Organisational constraint — aligning the CS roadmap with other organisational rhythms. A major product launch planned for Q3 will generate a volume spike and new contact types that CS needs to prepare for. A planned headcount freeze in Q2 constrains the hiring that some initiatives may depend on. A fiscal year-end in Q4 creates competing demands on leadership attention. The CS roadmap should be built with awareness of these organisational rhythms rather than in isolation from them.

Step 4: Communicate

A roadmap that exists only in a planning spreadsheet has not yet delivered its value. Communication is what activates the roadmap as a management tool.

The roadmap should be communicated in formats appropriate to each audience:

For the CS team: a visual representation of the year's initiatives by quarter — typically a horizontal timeline with initiative names and brief descriptions, presented in the monthly team session and referenced in weekly meetings as context for current work. The goal is not to overwhelm agents with detail but to give them the direction that makes their day-to-day work feel connected to something larger.

For CS leadership: a more detailed version that includes initiative owners, dependencies, success metrics, and the OKRs each initiative supports. This is the working document that the leadership team reviews in monthly planning sessions.

For the broader organisation: a summary version shared with key cross-functional stakeholders — product, engineering, finance, customer success — that communicates what CS is working on, what it needs from other functions, and what the expected outcomes are. This version is the basis for cross-functional alignment conversations and the mechanism through which CS makes its strategic direction visible at the organisational level.

Roadmap discipline: what to do when everything is a priority

The most common failure mode in roadmap planning is not poor initiative selection or sequencing — it is the inability to hold the plan stable when new requests arrive. Every organisation generates a constant stream of new initiatives, priorities, and urgent requests. Without roadmap discipline the plan becomes whatever was most recently asked for, and the deliberate sequencing and prioritisation that makes a roadmap valuable is lost.

Roadmap discipline requires a defined process for handling new requests — not a rigid refusal to change course, but a structured evaluation of whether a new request is important enough to displace something currently on the roadmap, and if so, what it displaces.

The questions that structure that evaluation: does this new initiative advance the function's OKRs more than the initiative it would replace? What is the cost of displacing the existing initiative — does it break a dependency, disappoint a cross-functional commitment, delay something with an urgency driver? Is this new request genuinely urgent or does it feel urgent because it was recently raised?

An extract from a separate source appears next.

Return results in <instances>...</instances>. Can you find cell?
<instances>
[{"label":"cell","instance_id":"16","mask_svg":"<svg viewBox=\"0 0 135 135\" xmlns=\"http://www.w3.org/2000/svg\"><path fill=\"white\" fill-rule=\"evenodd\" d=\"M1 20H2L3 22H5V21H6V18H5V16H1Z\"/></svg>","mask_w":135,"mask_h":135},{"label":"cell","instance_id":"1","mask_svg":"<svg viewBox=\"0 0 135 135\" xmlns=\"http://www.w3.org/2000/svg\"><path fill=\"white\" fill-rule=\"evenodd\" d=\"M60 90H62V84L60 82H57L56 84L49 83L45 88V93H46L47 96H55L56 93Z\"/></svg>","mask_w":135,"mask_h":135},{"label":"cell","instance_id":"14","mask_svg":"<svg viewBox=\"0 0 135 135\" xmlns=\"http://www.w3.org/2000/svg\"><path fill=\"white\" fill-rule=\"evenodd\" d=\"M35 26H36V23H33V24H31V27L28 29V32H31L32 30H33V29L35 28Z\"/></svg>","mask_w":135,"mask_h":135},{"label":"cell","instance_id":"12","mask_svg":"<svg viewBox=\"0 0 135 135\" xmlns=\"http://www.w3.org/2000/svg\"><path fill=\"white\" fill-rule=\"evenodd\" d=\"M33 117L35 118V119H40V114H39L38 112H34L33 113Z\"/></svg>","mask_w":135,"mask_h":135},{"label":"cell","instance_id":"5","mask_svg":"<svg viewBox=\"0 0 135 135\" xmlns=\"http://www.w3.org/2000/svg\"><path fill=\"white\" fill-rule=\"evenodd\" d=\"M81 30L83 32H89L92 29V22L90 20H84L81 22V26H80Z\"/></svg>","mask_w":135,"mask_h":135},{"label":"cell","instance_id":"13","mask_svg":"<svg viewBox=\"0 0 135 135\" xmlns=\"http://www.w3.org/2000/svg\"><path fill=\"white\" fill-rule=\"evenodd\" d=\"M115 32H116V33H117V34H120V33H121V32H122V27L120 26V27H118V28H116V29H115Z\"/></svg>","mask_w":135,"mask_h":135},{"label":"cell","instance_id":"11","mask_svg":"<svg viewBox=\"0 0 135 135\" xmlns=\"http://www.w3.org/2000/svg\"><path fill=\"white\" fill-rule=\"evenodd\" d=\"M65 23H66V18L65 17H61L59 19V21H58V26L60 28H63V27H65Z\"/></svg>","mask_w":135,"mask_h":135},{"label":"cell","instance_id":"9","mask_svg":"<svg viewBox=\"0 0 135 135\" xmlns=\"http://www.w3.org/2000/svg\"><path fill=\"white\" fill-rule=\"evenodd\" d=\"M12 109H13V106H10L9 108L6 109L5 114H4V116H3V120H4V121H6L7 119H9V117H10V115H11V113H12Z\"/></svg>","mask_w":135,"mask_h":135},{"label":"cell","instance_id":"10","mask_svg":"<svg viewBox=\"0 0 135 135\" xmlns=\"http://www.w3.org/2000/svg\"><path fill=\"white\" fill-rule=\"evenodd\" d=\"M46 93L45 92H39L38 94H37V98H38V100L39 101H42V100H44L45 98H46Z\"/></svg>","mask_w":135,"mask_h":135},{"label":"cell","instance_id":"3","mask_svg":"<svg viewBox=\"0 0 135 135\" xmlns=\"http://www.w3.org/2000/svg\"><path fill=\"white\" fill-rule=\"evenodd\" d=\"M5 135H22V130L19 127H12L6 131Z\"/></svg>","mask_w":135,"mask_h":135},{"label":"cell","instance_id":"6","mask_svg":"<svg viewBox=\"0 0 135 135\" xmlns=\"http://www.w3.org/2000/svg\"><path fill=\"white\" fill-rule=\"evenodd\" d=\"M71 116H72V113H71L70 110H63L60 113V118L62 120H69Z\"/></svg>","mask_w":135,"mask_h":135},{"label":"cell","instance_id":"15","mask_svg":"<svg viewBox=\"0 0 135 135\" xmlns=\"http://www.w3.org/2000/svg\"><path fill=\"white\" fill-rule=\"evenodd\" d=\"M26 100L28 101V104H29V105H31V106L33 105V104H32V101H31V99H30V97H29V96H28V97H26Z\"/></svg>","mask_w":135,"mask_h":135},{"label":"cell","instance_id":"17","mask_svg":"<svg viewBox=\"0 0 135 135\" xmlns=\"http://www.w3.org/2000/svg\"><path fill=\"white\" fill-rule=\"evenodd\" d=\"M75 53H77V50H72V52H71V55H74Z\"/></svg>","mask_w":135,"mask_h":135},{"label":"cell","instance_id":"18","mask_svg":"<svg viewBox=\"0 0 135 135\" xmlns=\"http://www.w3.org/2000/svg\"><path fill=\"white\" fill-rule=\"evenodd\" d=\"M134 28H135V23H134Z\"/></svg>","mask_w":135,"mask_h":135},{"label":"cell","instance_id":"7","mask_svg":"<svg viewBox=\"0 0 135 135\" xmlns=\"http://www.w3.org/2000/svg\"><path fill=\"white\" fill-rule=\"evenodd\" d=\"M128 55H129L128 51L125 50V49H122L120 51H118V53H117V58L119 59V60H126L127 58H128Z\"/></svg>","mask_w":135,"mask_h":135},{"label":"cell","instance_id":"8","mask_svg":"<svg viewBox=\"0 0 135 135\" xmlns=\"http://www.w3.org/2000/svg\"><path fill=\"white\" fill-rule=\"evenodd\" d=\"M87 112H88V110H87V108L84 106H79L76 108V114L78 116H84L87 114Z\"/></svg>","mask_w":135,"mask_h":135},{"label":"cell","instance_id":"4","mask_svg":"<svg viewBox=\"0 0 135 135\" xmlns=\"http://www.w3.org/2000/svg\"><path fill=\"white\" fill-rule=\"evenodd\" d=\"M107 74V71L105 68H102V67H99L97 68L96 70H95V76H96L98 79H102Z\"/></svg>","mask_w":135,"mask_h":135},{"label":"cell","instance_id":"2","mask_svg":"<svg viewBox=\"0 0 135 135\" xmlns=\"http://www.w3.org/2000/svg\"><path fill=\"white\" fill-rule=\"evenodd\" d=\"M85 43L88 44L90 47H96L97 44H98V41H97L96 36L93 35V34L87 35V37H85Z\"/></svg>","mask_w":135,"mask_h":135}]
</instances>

A roadmap that never changes is probably not responding to reality. A roadmap that changes every time someone raises a new priority is not a roadmap — it is a reactive task list with a Gantt chart on top. The discipline is in the middle: a stable plan that is deliberately updated when genuinely important new information arrives, not reactively updated whenever the urgency of the moment overrides the deliberateness of the plan.